**EXTRAIT SOURCE:**
»»
Juan Rulfo : On nous a donné la terre. Résumé et analyse

Juan Rulfo : On nous a donné la terre. Résumé et analyse

Synopsis : On nous a donné la terre (Nos han dado la tierra), un conte de Juan Rulfo publié dans El llano en llamas en 1953, raconte le parcours de quatre paysans qui marchent sous un soleil de plomb après avoir reçu des terres du gouvernement. À travers un paysage aride et désolé, le récit montre leur fatigue, leur silence et l’incertitude quant à l’avenir qui les attend. Avec une prose simple, Rulfo dépeint la dureté de la campagne et la frustration de ceux qui ont été oubliés par le système. L’histoire, chargée de symbolisme et de critique sociale, expose le combat silencieux des dépossédés dans un monde injuste.

Juan Rulfo : On nous a donné la terre. Résumé et analyse

Avertissement

Le résumé et l’analyse qui suivent ne sont qu’une apparence et l’une des nombreuses lectures possibles du texte. Ils ne se substituent en aucun cas à l’expérience de la lecture intégrale de l’œuvre.

Résumé de On nous a donné la terre de Juan Rulfo

Dans le conte On nous a donné la terre, Juan Rulfo raconte l’histoire de quatre hommes qui marchent sous un soleil de plomb à travers une vaste plaine aride et sèche. Ils marchent depuis l’aube et maintenant, vers quatre heures de l’après-midi, ils sentent l’épuisement à chaque pas. Ils étaient plus de vingt auparavant, mais le groupe s’est dispersé jusqu’à ce qu’il ne reste plus qu’eux : le narrateur, Melitón, Faustino et Esteban. Au loin, les aboiements des chiens et l’odeur de fumée annoncent la proximité d’un village, mais ils ont encore beaucoup de chemin à faire pour y arriver.
««
[Exemples de détection]
»»
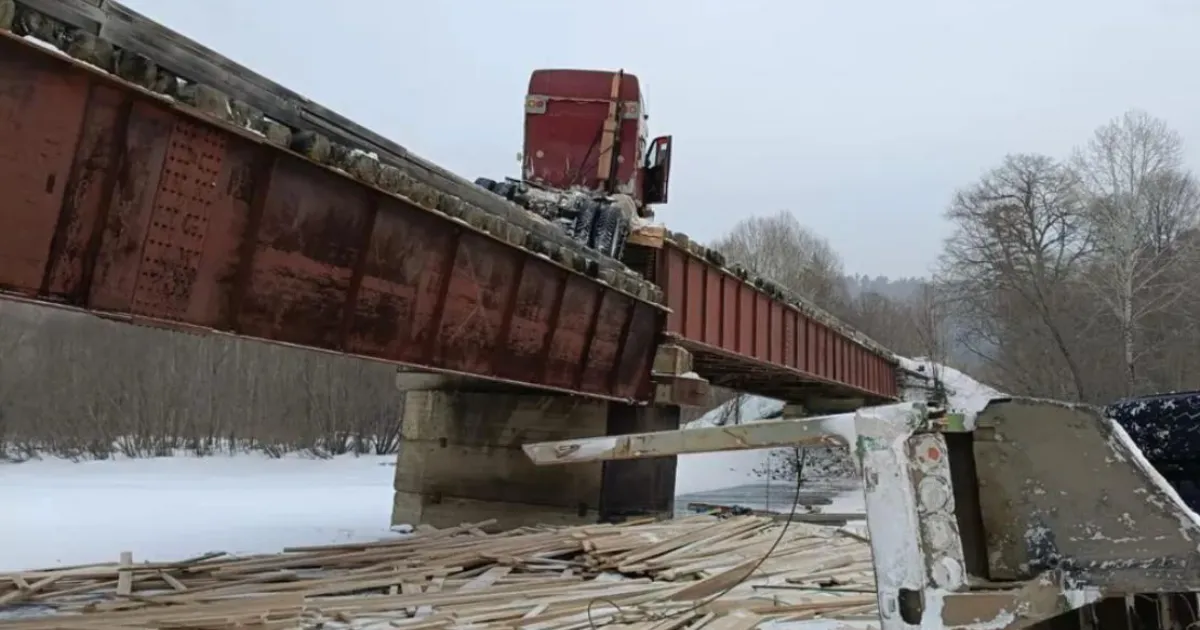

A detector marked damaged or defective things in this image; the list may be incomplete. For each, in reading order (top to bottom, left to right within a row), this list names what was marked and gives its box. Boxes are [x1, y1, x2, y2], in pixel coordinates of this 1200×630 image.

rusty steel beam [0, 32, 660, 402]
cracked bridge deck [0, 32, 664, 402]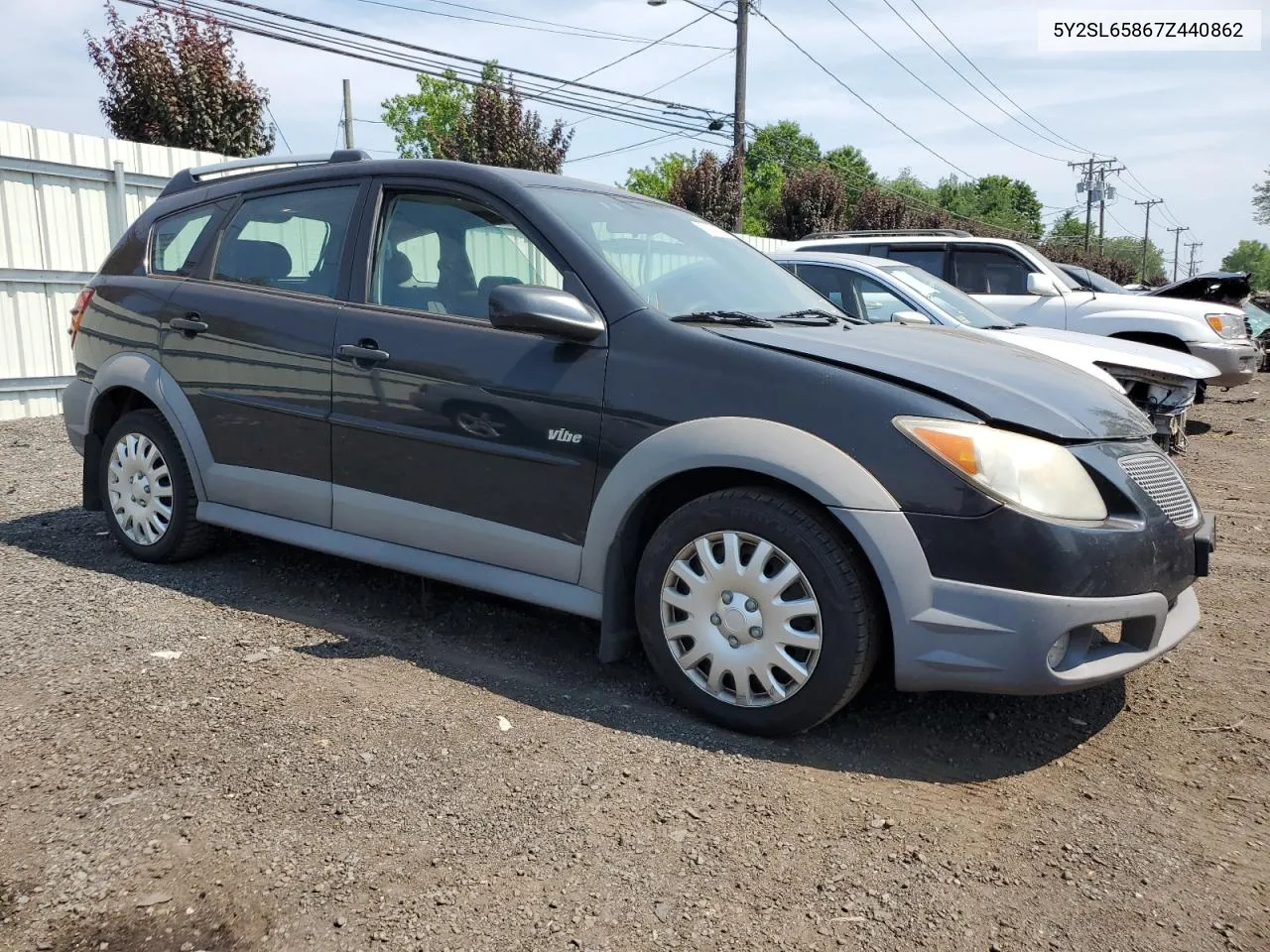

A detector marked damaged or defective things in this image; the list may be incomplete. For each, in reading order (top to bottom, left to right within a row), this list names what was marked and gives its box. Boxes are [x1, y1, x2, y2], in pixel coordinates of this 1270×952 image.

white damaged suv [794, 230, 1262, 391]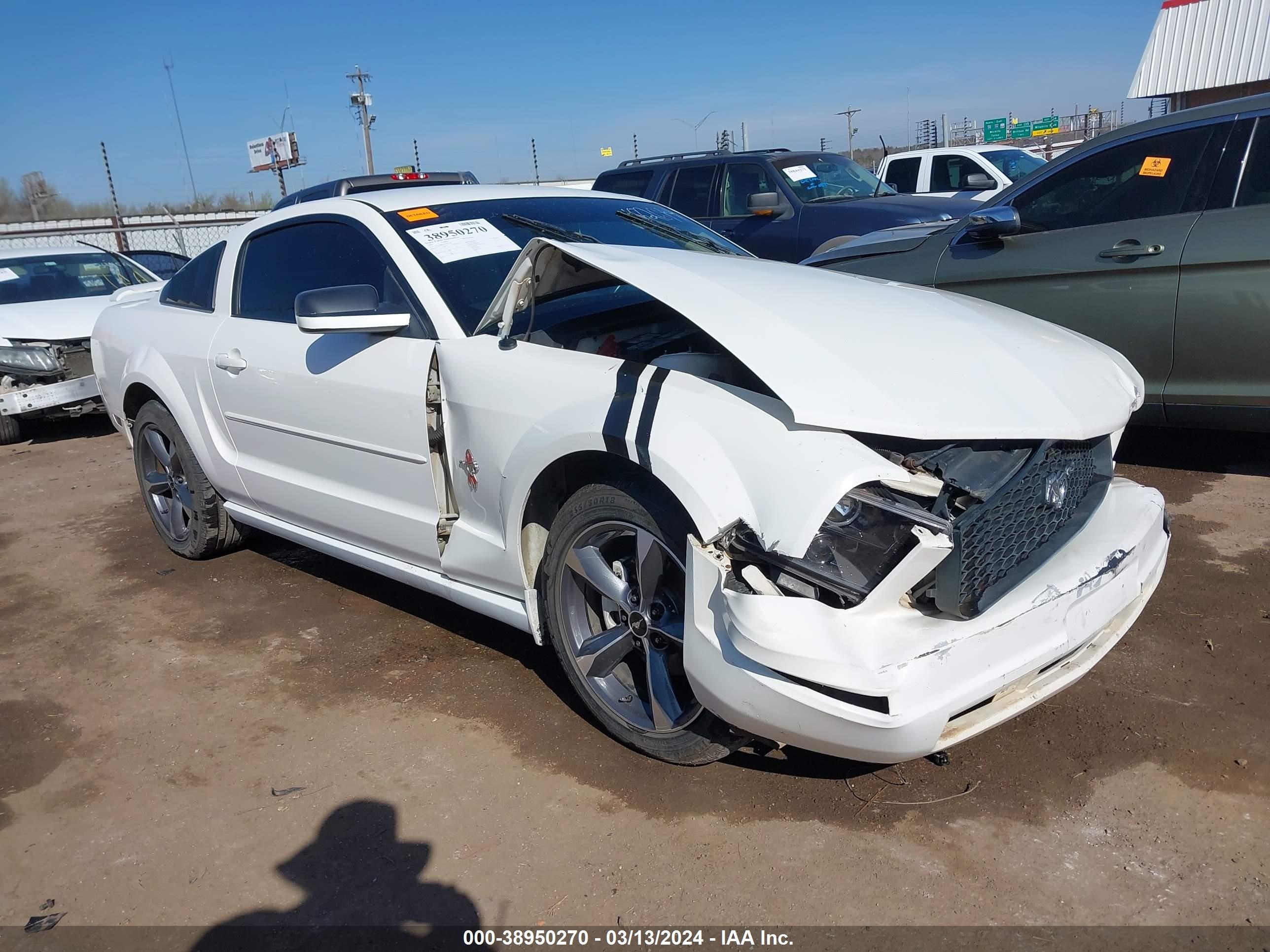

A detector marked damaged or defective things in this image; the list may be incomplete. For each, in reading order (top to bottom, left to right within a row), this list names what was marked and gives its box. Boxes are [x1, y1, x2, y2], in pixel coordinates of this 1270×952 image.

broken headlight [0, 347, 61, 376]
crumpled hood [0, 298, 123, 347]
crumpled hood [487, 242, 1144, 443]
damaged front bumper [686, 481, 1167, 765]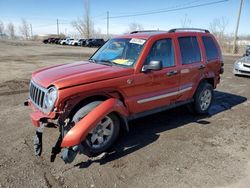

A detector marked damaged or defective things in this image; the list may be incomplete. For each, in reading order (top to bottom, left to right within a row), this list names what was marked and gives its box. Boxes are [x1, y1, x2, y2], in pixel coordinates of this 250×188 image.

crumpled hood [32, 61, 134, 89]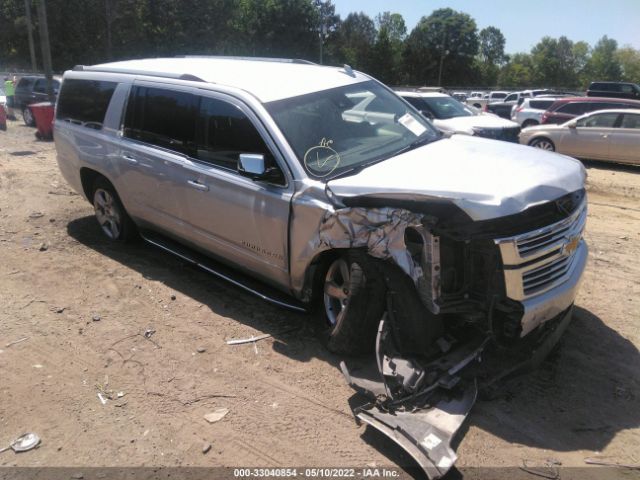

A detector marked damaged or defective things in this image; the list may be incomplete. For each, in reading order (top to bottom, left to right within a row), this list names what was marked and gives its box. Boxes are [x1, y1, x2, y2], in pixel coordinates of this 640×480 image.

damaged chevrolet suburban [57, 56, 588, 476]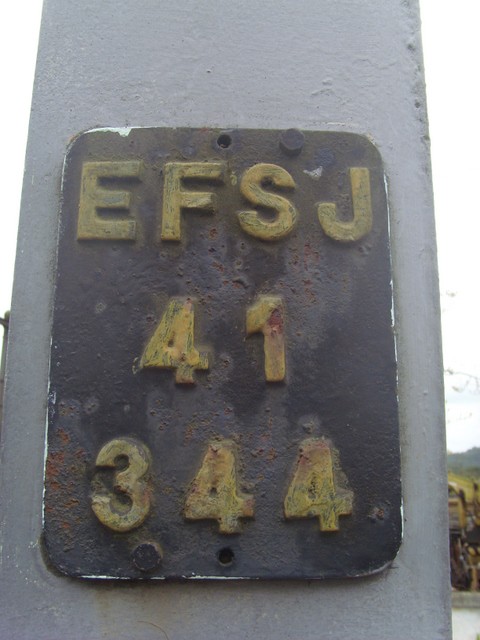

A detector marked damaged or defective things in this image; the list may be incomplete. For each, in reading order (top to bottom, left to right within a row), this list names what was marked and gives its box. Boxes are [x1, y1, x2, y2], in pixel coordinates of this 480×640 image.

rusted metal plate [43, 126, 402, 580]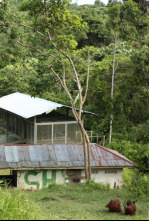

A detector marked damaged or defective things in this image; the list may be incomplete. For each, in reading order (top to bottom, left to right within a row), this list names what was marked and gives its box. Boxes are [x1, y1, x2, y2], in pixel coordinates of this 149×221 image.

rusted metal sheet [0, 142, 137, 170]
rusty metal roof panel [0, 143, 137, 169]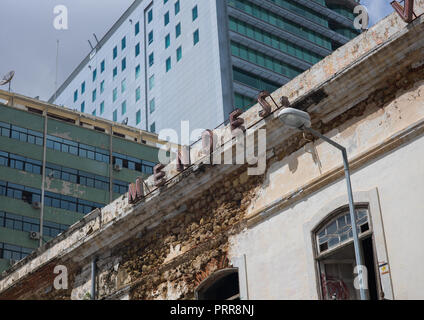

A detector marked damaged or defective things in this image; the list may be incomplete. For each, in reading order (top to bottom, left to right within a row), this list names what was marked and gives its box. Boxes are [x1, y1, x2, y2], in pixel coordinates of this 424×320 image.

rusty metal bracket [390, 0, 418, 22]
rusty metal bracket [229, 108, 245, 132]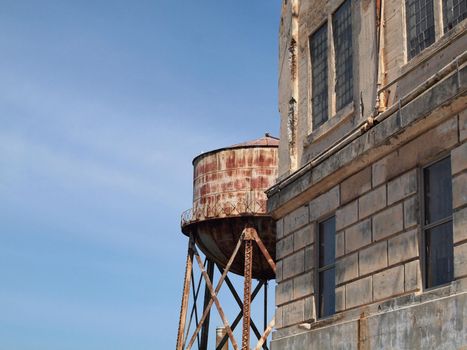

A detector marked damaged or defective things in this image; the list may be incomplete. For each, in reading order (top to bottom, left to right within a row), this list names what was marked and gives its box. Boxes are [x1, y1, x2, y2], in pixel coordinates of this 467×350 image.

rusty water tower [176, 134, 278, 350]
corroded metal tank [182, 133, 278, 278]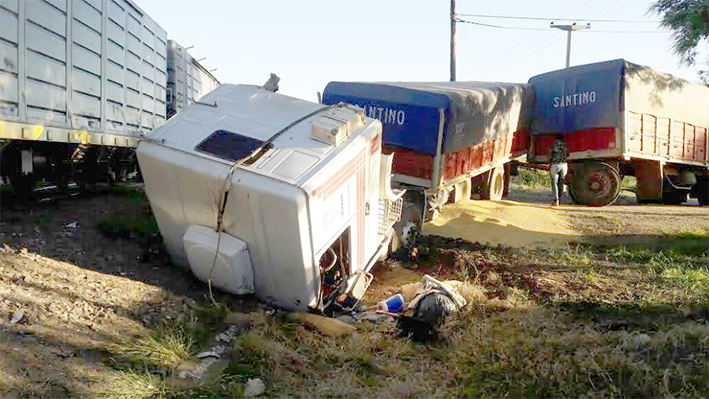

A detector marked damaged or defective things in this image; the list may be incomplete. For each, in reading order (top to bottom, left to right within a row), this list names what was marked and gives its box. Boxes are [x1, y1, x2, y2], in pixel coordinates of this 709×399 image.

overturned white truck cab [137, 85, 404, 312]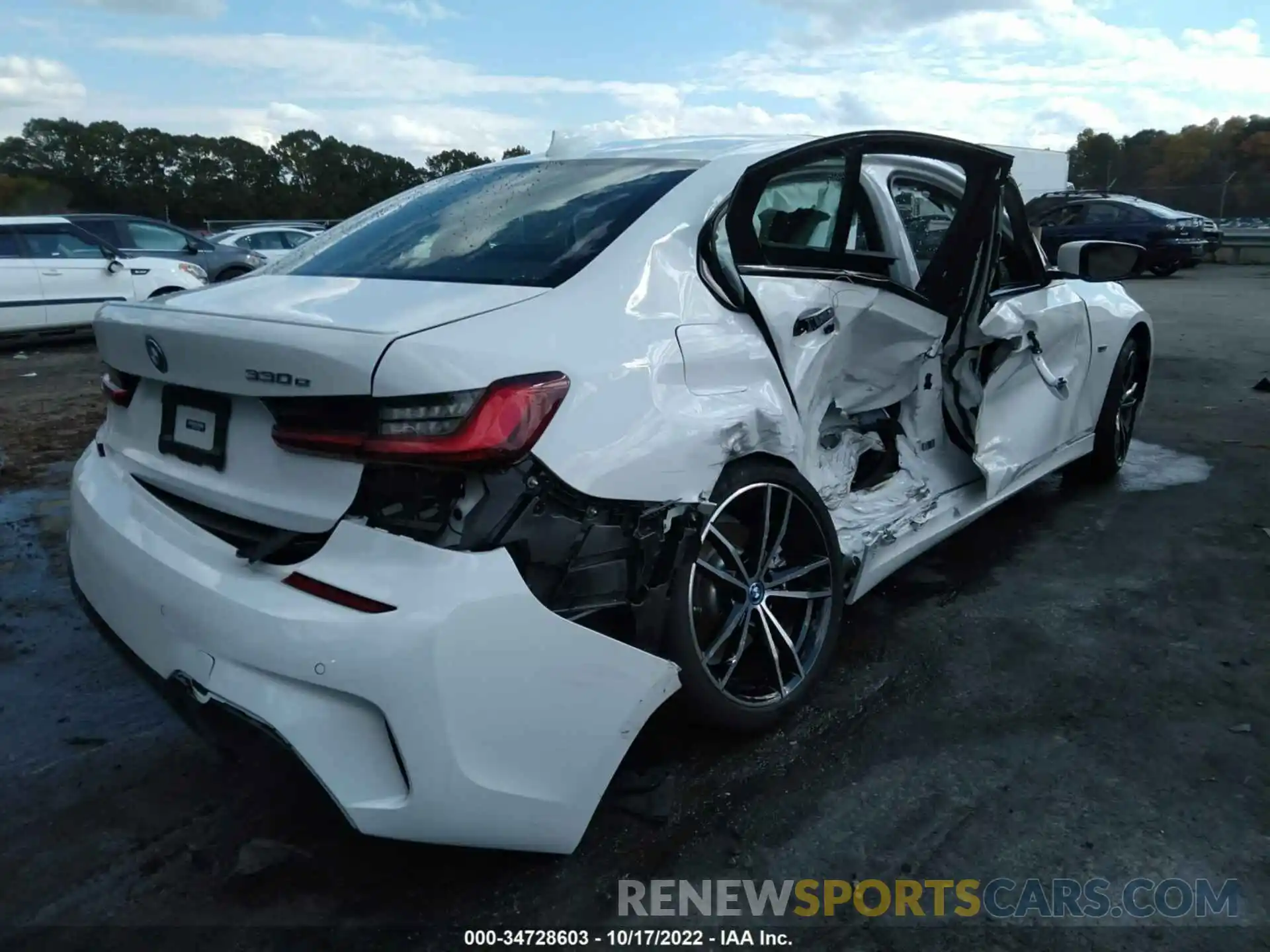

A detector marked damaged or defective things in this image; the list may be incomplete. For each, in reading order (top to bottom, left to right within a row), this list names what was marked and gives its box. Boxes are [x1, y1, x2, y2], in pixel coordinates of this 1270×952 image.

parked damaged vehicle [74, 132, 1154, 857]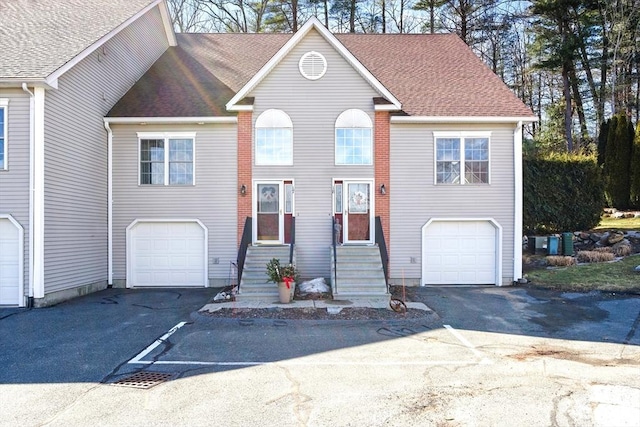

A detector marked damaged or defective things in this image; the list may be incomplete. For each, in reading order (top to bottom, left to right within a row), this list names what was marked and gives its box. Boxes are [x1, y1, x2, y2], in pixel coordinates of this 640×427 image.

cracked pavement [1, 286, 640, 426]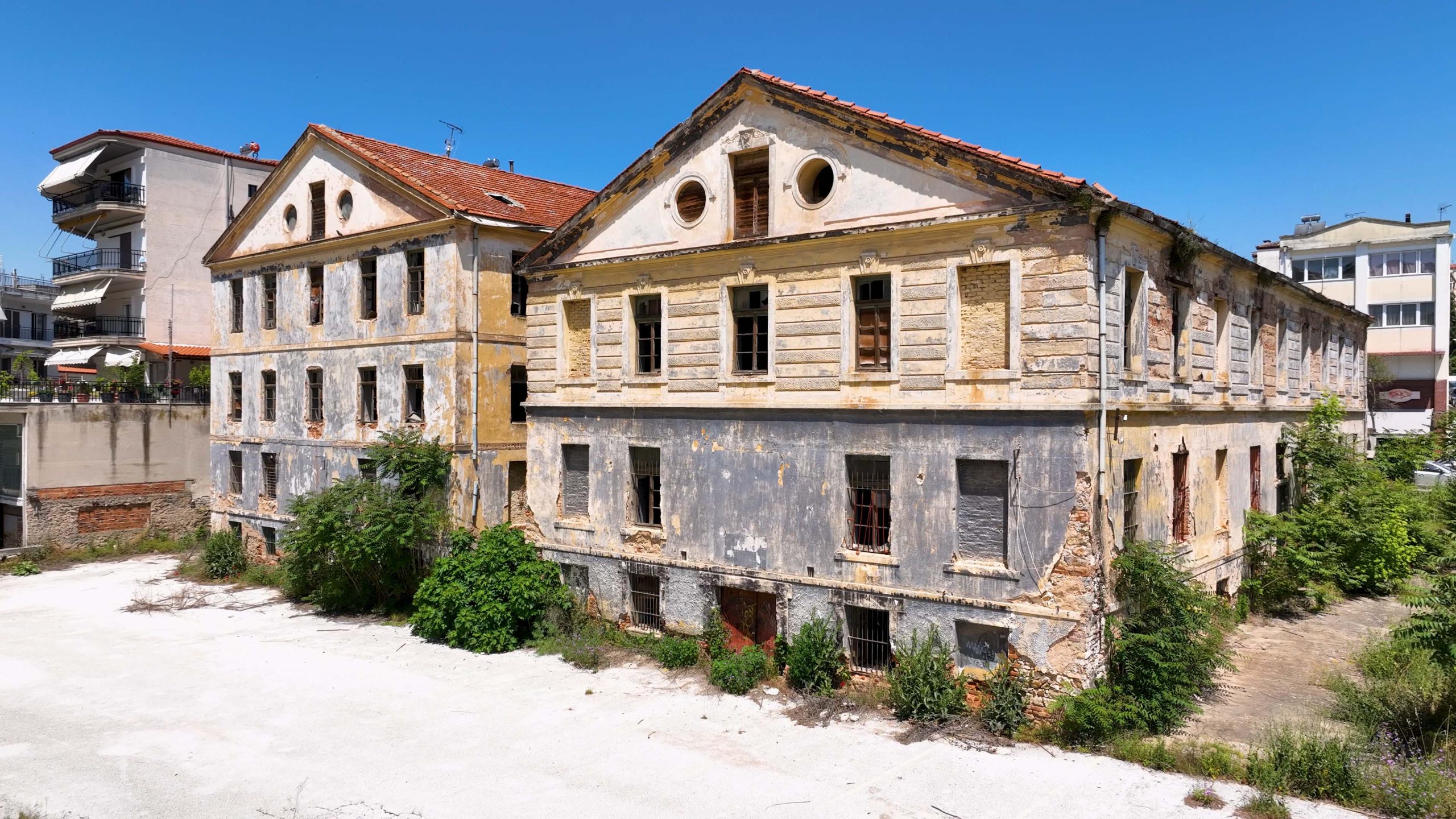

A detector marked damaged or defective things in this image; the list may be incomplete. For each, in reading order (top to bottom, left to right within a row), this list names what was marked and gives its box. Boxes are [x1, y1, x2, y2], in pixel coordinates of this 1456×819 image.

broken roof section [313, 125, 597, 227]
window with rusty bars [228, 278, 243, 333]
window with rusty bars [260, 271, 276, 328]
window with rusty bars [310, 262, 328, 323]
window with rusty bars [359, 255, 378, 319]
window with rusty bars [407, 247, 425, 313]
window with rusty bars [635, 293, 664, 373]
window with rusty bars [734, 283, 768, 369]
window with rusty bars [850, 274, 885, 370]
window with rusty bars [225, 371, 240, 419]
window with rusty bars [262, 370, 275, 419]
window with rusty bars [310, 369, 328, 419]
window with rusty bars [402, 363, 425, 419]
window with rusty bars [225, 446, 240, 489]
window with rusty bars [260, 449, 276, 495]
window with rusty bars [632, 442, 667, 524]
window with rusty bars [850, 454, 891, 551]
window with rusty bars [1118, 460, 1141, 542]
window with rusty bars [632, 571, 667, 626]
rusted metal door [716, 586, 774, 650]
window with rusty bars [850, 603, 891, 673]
««
**CONSIGNES:**
A. Relevez dans l'extrait les prénoms des compagnons de marche du narrateur.
B. Reproduisez fidèlement le passage de l'extrait qui va de « Synopsis : On » jusqu'à « un monde injuste. ».
Ces données n'ont aucun rapport avec l'extrait.

**RÉPONSES:**
A. Melitón, Faustino, Esteban

B.
Synopsis : On nous a donné la terre (Nos han dado la tierra), un conte de Juan Rulfo publié dans El llano en llamas en 1953, raconte le parcours de quatre paysans qui marchent sous un soleil de plomb après avoir reçu des terres du gouvernement. À travers un paysage aride et désolé, le récit montre leur fatigue, leur silence et l’incertitude quant à l’avenir qui les attend. Avec une prose simple, Rulfo dépeint la dureté de la campagne et la frustration de ceux qui ont été oubliés par le système. L’histoire, chargée de symbolisme et de critique sociale, expose le combat silencieux des dépossédés dans un monde injuste.